Calculating W, L, r, and x for tile, before pool is built

[yellowmonster572]

Mrs. I. M. Mean has hired you [a tile contractor] to tile a walking area around a small wading pool about to be built at the rear of her house.

The custom tile she has purchased and will use is very expensive, costing $22.00 per square inch. Since the tile is custom, there is no additonal tile available. She has purchased 300 square feet of the tile and requires you to use ALL the tile in the construction of the walkway.

Before the wading pool is built, she asks you to calculate:

-the values of W, L, and r.
-the value of "x" [the walkway width].

I have a sketch of this problem showing that the pool has a semi circular end, causing 'r' to be in the problem.

The length of the area the pool/walkway will be in is 39' 4" and the width is 21' 2".

So far I have
(39.33)(21.17)=(lw+[pi r^2/over2])+300
2x+w=21.17
2x+l+r=39.33

Where do I go from here?

 

[Deleted member 4993]

Re: Word Problem

Mrs. I. M. Mean has hired you [a tile contractor] to tile a walking area around a small wading pool about to be built at the rear of her house.

The custom tile she has purchased and will use is very expensive, costing $22.00 per square inch. Since the tile is custom, there is no additonal tile available. She has purchased 300 square feet of the tile and requires you to use ALL the tile in the construction of the walkway.

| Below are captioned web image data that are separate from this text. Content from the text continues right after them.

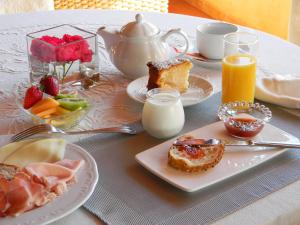 a table topped with plates of breakfast foods and orange juice at Relais Fenicottero Rosa in Porto San Paolo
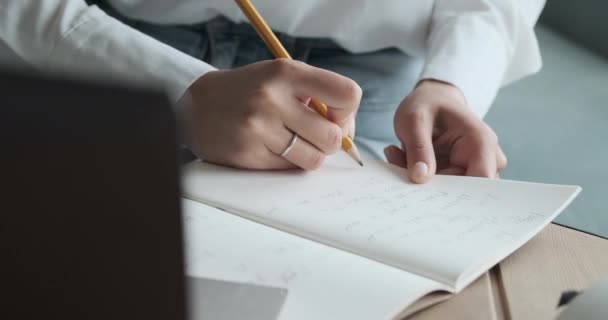Vista de cerca de la mujer joven escribiendo notas y estudiando en línea usando el ordenador portátil con el profesor y el aprendizaje. — Vídeo de stock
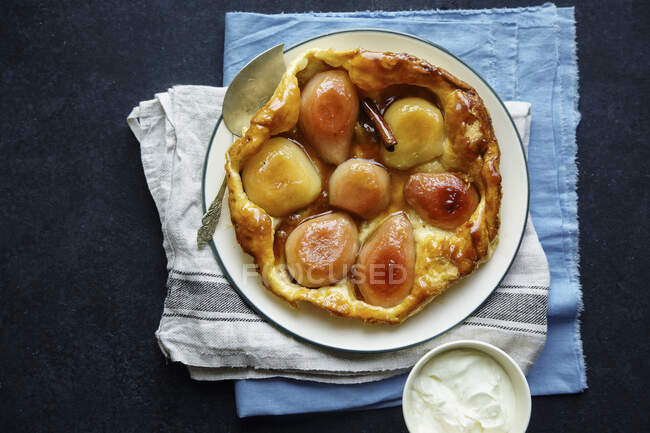 Tarte tatin with pears and whipped cream — Stock Photo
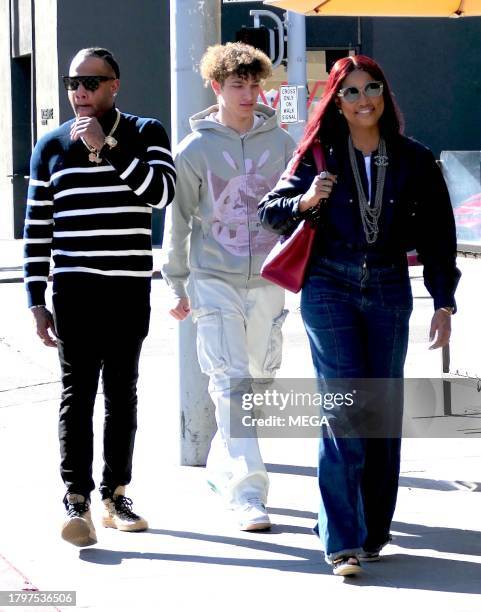 Garcelle Beauvais, Jax Joseph Nilon, and Oliver Saunders are seen leaving lunch on November 21, 2023 in Los Angeles, California.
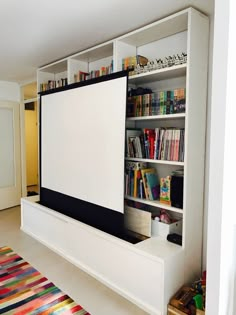 a large screen mounted to the side of a wall in a living room next to a rug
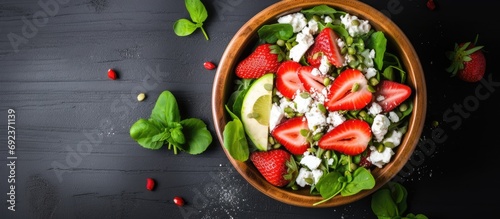 Top-down view of a salad with strawberries, spinach, cucumbers, and feta cheese, with space for additional items, photographed from above.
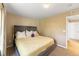 Comfortable bedroom features a plush bed and ample natural light at 1459 S Pierce St, Lakewood, CO 80232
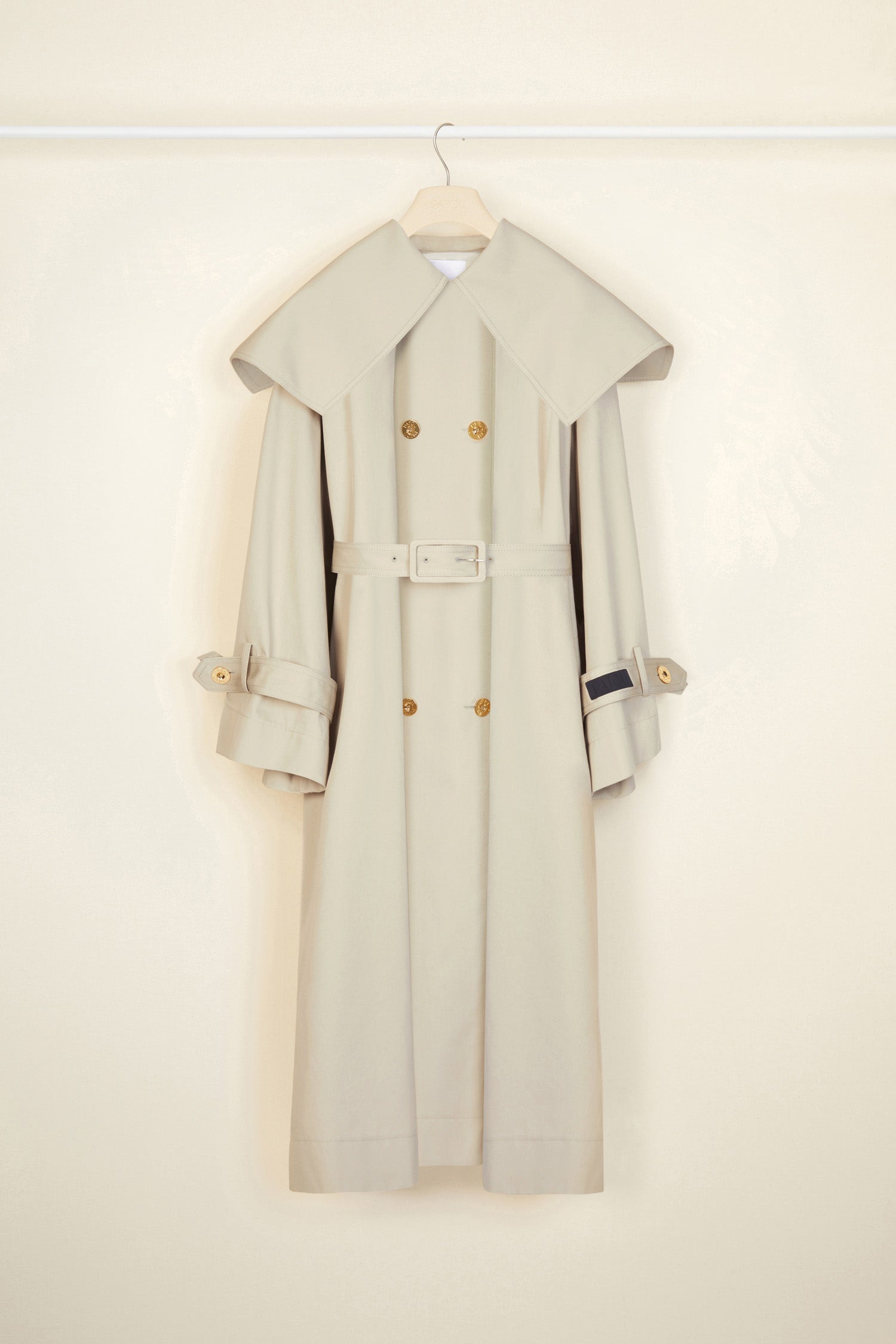 Patou - Signature trenchcoat in organic cotton - Silvery Moon - A flared trench with French flair.Signature Patou trenchcoat in Silvery Moon pale grey organic cotton gabardine. Double-breasted style with a slight A-line silhouette. Oversized collar and storm flap. Gold-coloured buttons with engraved Patou logo. Removable belt at the waist. Ties at the cuffs with black embroidered Patou label. Two pockets at the sides. Fully lined. Oversize fit.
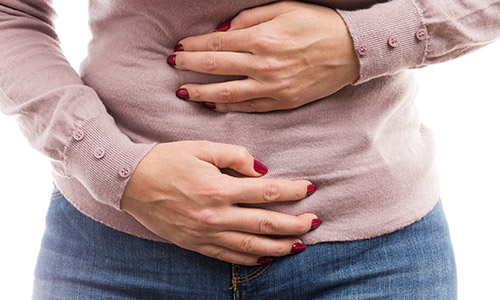 Ovarian cancer - woman holding her bloated stomach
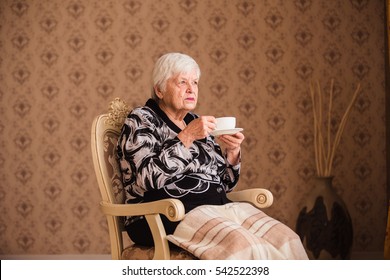 Older Single Disabled Woman Drinking Tea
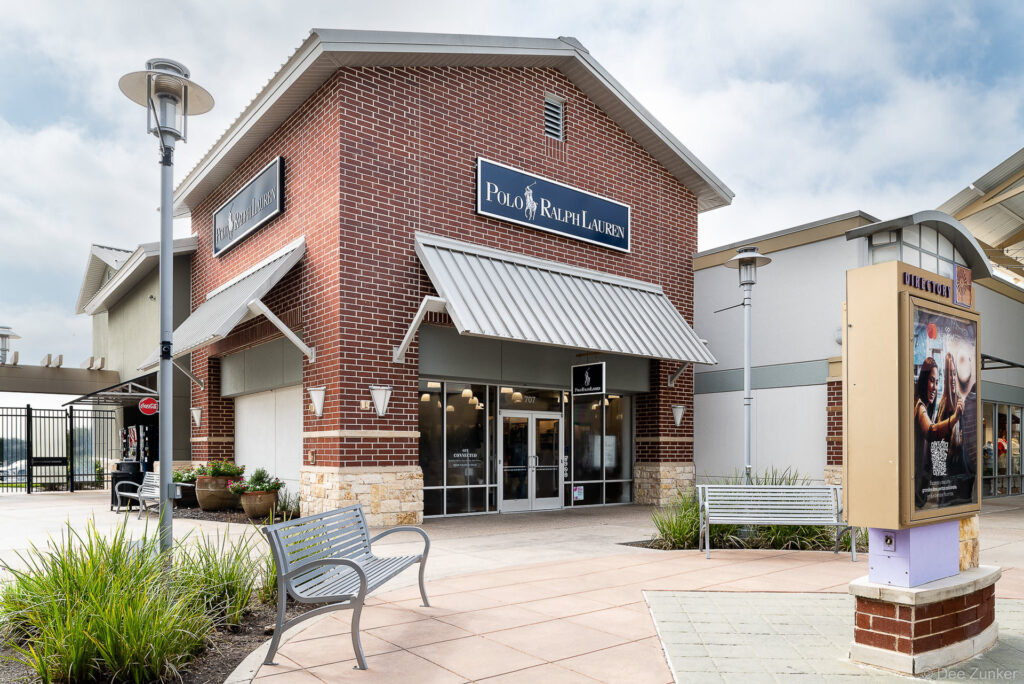 Exterior of a brick polo ralph lauren outlet store at a Cypress TX shopping center, featuring metal awnings, landscaped plaza, and directory signage.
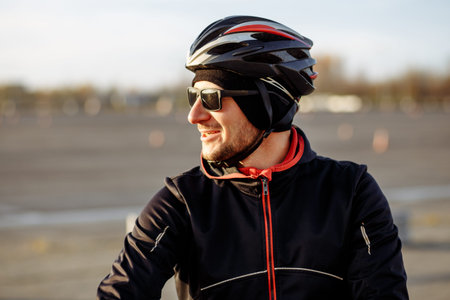 portrait of a cyclist in a black helmet and goggles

Before the wading pool is built, she asks you to calculate:
-the values of W, L, and r.
-the value of "x" [the walkway width].


I have a sketch of this problem showing that the pool has a semi circular end, causing 'r' to be in the problem.


The length of the area the pool/walkway will be in is 39' 4" and the width is 21' 2".

Why is length(L) and width (W) given - since she asked you to calculate the values of W,L and r?

So far I have
(39.33)(21.17)=(lw+[pi r^2/over2])+300
2x+w=21.17
2x+l+r=39.33


Where do I go from here?

The pool has One semicircular end - or two semicircular ends?

 

[galactus]

Is this what the pool looks like?. Please excuse it's rough appearance. I used "paint". :roll: :lol:

Please post the problem statement exactly as it appears.

 

[yellowmonster572]

Sorry about not putting the sketch up, I forgot about it.

 

[yellowmonster572]

Sorry about not putting the sketch up, I forgot about it.

The grey is the tile, and the white middle is the pool

 

[Denis]

Yikes YM, that's quite the problem! I'll use P for pi.

First, use fractions: 39'4" = 118/3, 21'2" = 127/6
So total area = 118/3 * 127/6 = 7493/9

A bit like you have:
7493/9 - 300 = WL + Pr^2 / 2
But W = 2r (right?); so:
7493/9 - 300 = 2Lr + Pr^2 / 2
Simplifies to:
9Pr^2 + 36Lr - 9586 = 0 [1]

OK; total width = 2x + 2r; so:
2x + 2r = 127/6
Simplifies to:
x = (127 - 12r) / 12 [2]

Total length = L + 2x + r; so:
L + 2x + r = 118/3
Simplifies to:
x = (118 - 3L - 3r) / 6 [3]

Using [2] and [3]:
(127 - 12r) / 12 = (118 - 3L - 3r) / 6
Simplifies to:
L = (6r + 109) / 6 [4]

Substitute [4] in [1]:
9Pr^2 + 36r((6r + 109) / 6) - 9586 = 0
9Pr^2 + 36r^2 + 654r - 9586 = 0
(9P + 36)r^2 + 654r - 9586 = 0

Let k = 9P + 36 and use the quadratic:
r = [-654 + sqrt(654^2 - 4(k)(-9586))] / (2k)

I'll give you the fun of finishing that off; you should get r = ~8.1421
Substitute back to get the other unknowns.

Yer lucky I'm in a good mood: my grandson Tyler (15) made the
Ottawa Wolverines competitive basketball team tonight: and in age 16-17 division!

 

[yellowmonster572]

Yikes YM, that's quite the problem! I'll use P for pi.

First, use fractions.....

Yer lucky I'm in a good mood: my grandson Tyler (15) made the
Ottawa Wolverines competitive basketball team tonight: and in age 16-17 division!

Thank you so much!! And tell Tyler that I send him congrats, lol.